When I was a lad my favourite racehorses were Brigadier Gerard and Nijinsky. Great thoroughbreds and since the 1960’s Brigadier Gerard has remained at the top of my personal racing chart. A wonderful horse.
That all changed this week. I am sorry Brigadier, but after four decades you have been demoted to second place.
While the previous twelve wins by Frankel put him up there with the greats, vying for favouritism, the performance at York this past week left me both spellbound and smiling. I cannot watch the race back often enough.
Silly me. There was a moment relatively early on when i wondered if Frankel was not ready to race over the further distance.
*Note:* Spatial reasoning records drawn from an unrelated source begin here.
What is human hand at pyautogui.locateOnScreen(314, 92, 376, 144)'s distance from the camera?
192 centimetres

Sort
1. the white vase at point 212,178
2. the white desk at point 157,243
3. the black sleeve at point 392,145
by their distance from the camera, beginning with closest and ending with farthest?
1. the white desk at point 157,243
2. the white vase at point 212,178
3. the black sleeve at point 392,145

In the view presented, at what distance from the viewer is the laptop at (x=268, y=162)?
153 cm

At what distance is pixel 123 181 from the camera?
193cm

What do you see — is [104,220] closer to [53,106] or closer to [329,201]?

Just a few seconds when, with Frankel near the back of the field, i dared to think that something was wrong.
But as they turned the bend to come up the straight at the Knavesmire Iknew all was well. I could see that jockey Tom Queally was angling Frankel towards the running rail. And that he was not off the bridle.
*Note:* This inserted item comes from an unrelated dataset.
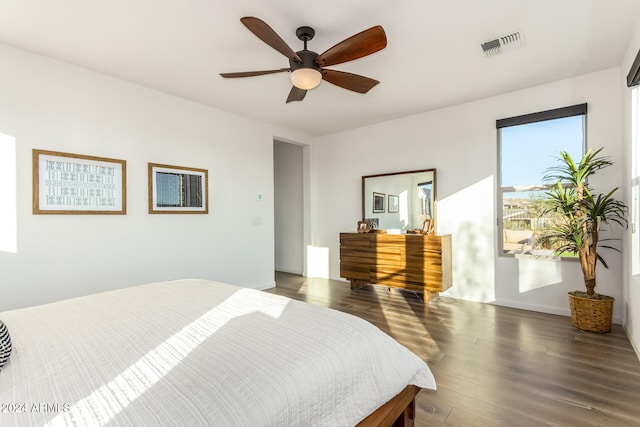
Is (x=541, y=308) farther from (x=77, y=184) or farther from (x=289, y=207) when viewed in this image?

Indeed Frankel could have won the race without coming off the bridle at all. It was that easy.
But Queally gave Frankel a nudge and, boom, off he went to win by seven lengths.
The difference between this race and the others he had won by big distances was the opposition he beat. St.Nicholas Abbey, a top class horse in his own right, was beaten back into third. He was made to look ordinary, and he is far from that.
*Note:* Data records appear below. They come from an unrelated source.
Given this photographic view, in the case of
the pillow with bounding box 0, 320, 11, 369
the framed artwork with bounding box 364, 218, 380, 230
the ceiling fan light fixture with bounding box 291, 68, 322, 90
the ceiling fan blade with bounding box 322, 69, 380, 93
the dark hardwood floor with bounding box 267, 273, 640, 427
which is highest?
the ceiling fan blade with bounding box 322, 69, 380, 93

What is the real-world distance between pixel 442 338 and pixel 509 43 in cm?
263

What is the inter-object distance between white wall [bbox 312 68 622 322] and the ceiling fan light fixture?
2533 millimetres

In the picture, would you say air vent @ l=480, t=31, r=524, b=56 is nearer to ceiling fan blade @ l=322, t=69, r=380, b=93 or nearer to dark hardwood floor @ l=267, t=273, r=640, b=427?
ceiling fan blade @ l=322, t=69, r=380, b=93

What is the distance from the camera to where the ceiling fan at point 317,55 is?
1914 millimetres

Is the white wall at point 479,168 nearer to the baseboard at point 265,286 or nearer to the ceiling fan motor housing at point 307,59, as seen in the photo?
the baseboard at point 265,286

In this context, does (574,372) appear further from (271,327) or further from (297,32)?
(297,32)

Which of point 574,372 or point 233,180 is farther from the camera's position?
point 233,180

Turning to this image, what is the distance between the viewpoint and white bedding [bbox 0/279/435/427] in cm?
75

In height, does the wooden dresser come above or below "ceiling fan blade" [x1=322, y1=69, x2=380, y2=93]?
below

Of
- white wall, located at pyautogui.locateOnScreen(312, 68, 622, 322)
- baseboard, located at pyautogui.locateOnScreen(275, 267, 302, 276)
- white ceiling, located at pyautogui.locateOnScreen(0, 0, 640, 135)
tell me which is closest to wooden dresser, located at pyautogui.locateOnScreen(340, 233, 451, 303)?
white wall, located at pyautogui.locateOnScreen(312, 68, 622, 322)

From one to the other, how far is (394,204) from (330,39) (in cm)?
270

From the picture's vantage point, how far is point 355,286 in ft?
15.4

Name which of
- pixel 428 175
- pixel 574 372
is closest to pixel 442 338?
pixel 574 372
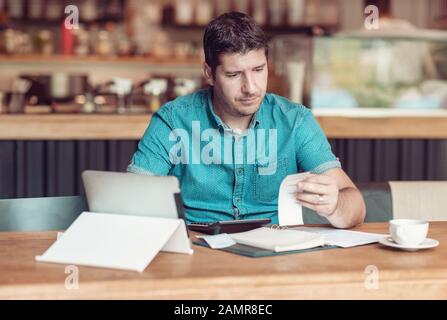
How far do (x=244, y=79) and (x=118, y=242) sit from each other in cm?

Ladies and gentleman, we are living in the time of the greatest racehorse of all time. I don’t expect to see another like him in my lifetime and, as it was the sixties when i last did; many of you of a certain age group also cannot expect to see another like Frankel.
I am delighted the horse put racing on the front pages of newspapers, for the right reason. I am overwhelmed that the gentleman of racing, Sir Henry Cecil, was there to see his superstar triumph again. Cecil is terribly ill and the obituary writers have already penned their tributes.
They are leaving a gap for the fourteenth and final race by Frankel. But which race will it be? As Sir Henry has always said: “the horse will tell us where he will race.”
That approach is part of the reason behind the unbeaten career of Frankel. The care shown by owner and trainer is another.
But Frankel should take the majority of the credit. For those of us who grew up watching ‘Champion the Wonder Horse’ television series we now have a real life champion.
I could not begin to put it better than the knowledgeable Jim McGrath who confirmed that “i know the mechanics of form and this is the best horse i have ever seen.”
As Jim said moments after Frankel won at York: “There’s fantasy, there’s fable and there’s Frankel.”